Directions for this task >> Copy the section of the Civil War passage that starts with the words "Lincoln’s forbearance toward" and ends with "by Governor Magoffin.", word for word.

Lyon became the North’s first war hero. With little outside help he had organized, equipped, and trained an army, won the first significant Union victories of the war, and gained control of most of Missouri. But he had stirred up a hornets’ nest. Although guerrilla bands would have infested Missouri in any case, the polarization of the state by Lyon’s and Blair’s actions helped turn large areas into a no-man’s land of hit-and-run raids, arson, ambush, and murder.
More than any other state, Missouri suffered the horrors of internecine warfare and the resulting hatreds which persisted for decades after Appomattox.
Kentucky was the birthplace of both Abraham Lincoln and Jefferson Davis. Heir to the nationalism of Henry Clay, Kentucky was also drawn to the South by ties of kinship and culture. Three slave states and three free states touched its borders. Precisely because Kentucky was so evenly divided in sentiment and geography, its people were loath to choose sides.
Lincoln’s forbearance toward Kentucky paid off. Unionists became more outspoken, and fence-sitters jumped down onto the Union side. The legacy of Henry Clay began to assert itself. Unionist “home guard” regiments sprang up to counter the pro-southern “state guard” militia organized by Governor Magoffin.

Records supplied >>

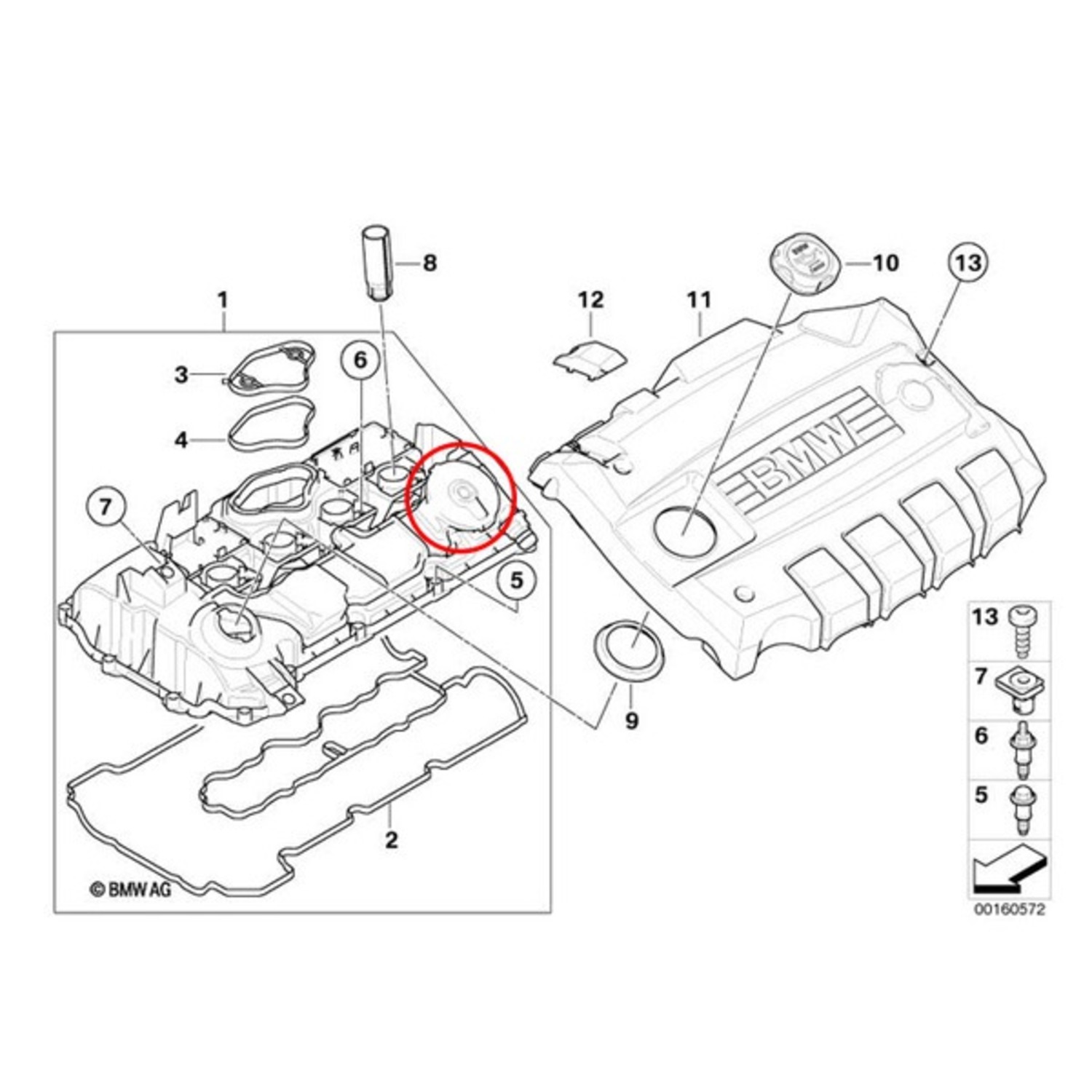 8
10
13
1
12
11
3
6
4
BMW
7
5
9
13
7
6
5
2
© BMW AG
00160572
---
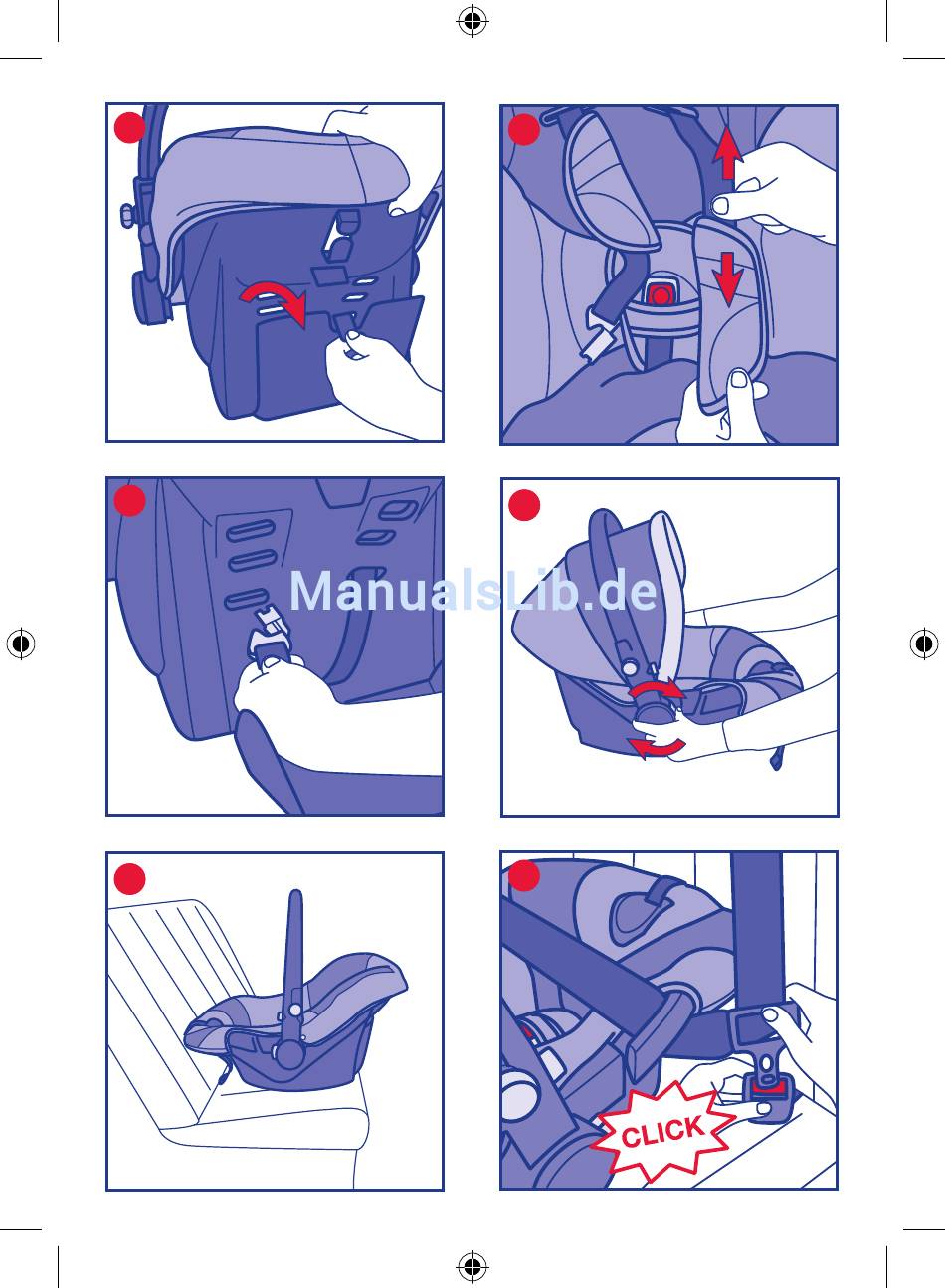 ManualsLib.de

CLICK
--
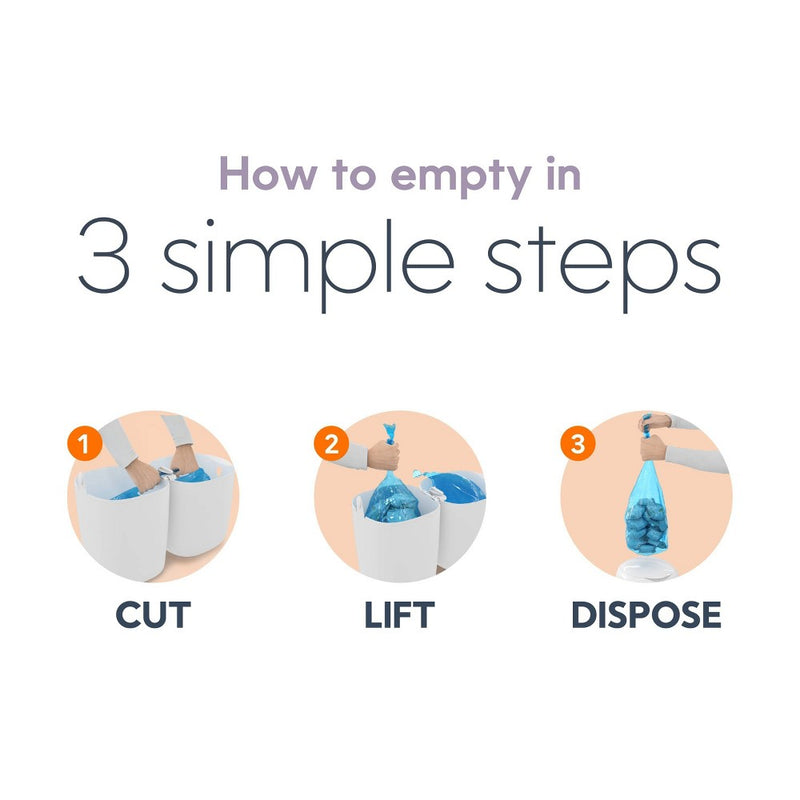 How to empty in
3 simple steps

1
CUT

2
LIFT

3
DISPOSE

Response area >>
Lincoln’s forbearance toward Kentucky paid off. Unionists became more outspoken, and fence-sitters jumped down onto the Union side. The legacy of Henry Clay began to assert itself. Unionist “home guard” regiments sprang up to counter the pro-southern “state guard” militia organized by Governor Magoffin.